• WHAT THE TASK ASKS: Lay out every line of the data below as a Markdown table with the columns Row and Line, numbering the rows in order. Leave out blank lines.

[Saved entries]
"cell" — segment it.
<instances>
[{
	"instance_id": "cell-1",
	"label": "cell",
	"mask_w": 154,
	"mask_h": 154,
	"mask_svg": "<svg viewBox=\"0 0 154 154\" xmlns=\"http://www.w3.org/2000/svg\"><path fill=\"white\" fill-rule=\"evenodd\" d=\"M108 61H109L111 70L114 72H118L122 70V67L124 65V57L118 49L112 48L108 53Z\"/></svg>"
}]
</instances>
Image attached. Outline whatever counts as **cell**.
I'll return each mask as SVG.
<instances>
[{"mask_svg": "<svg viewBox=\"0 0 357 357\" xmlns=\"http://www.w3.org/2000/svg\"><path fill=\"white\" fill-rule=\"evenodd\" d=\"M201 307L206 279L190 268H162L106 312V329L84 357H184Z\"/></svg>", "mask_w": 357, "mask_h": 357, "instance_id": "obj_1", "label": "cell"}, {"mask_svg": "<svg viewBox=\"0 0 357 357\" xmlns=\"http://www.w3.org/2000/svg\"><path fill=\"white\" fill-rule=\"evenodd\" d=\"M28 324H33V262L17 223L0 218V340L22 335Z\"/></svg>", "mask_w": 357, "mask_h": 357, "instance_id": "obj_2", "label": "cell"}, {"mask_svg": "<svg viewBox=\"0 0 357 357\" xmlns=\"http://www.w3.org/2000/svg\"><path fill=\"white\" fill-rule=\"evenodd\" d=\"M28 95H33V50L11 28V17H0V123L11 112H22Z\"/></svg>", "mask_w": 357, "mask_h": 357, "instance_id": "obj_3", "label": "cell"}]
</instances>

• ANSWER IN FULL:
| Row | Line |
|---|---|
| 1 | "cell" — segment it. |
| 2 | <instances> |
| 3 | [{ |
| 4 | 	"instance_id": "cell-1", |
| 5 | 	"label": "cell", |
| 6 | 	"mask_w": 154, |
| 7 | 	"mask_h": 154, |
| 8 | 	"mask_svg": "<svg viewBox=\"0 0 154 154\" xmlns=\"http://www.w3.org/2000/svg\"><path fill=\"white\" fill-rule=\"evenodd\" d=\"M108 61H109L111 70L114 72H118L122 70V67L124 65V57L118 49L112 48L108 53Z\"/></svg>" |
| 9 | }] |
| 10 | </instances> |
| 11 | Image attached. Outline whatever counts as **cell**. |
| 12 | I'll return each mask as SVG. |
| 13 | <instances> |
| 14 | [{"mask_svg": "<svg viewBox=\"0 0 357 357\" xmlns=\"http://www.w3.org/2000/svg\"><path fill=\"white\" fill-rule=\"evenodd\" d=\"M201 307L206 279L190 268H162L106 312V329L84 357H184Z\"/></svg>", "mask_w": 357, "mask_h": 357, "instance_id": "obj_1", "label": "cell"}, {"mask_svg": "<svg viewBox=\"0 0 357 357\" xmlns=\"http://www.w3.org/2000/svg\"><path fill=\"white\" fill-rule=\"evenodd\" d=\"M28 324H33V262L17 223L0 218V340L22 335Z\"/></svg>", "mask_w": 357, "mask_h": 357, "instance_id": "obj_2", "label": "cell"}, {"mask_svg": "<svg viewBox=\"0 0 357 357\" xmlns=\"http://www.w3.org/2000/svg\"><path fill=\"white\" fill-rule=\"evenodd\" d=\"M28 95H33V50L11 28V17H0V123L11 112H22Z\"/></svg>", "mask_w": 357, "mask_h": 357, "instance_id": "obj_3", "label": "cell"}] |
| 15 | </instances> |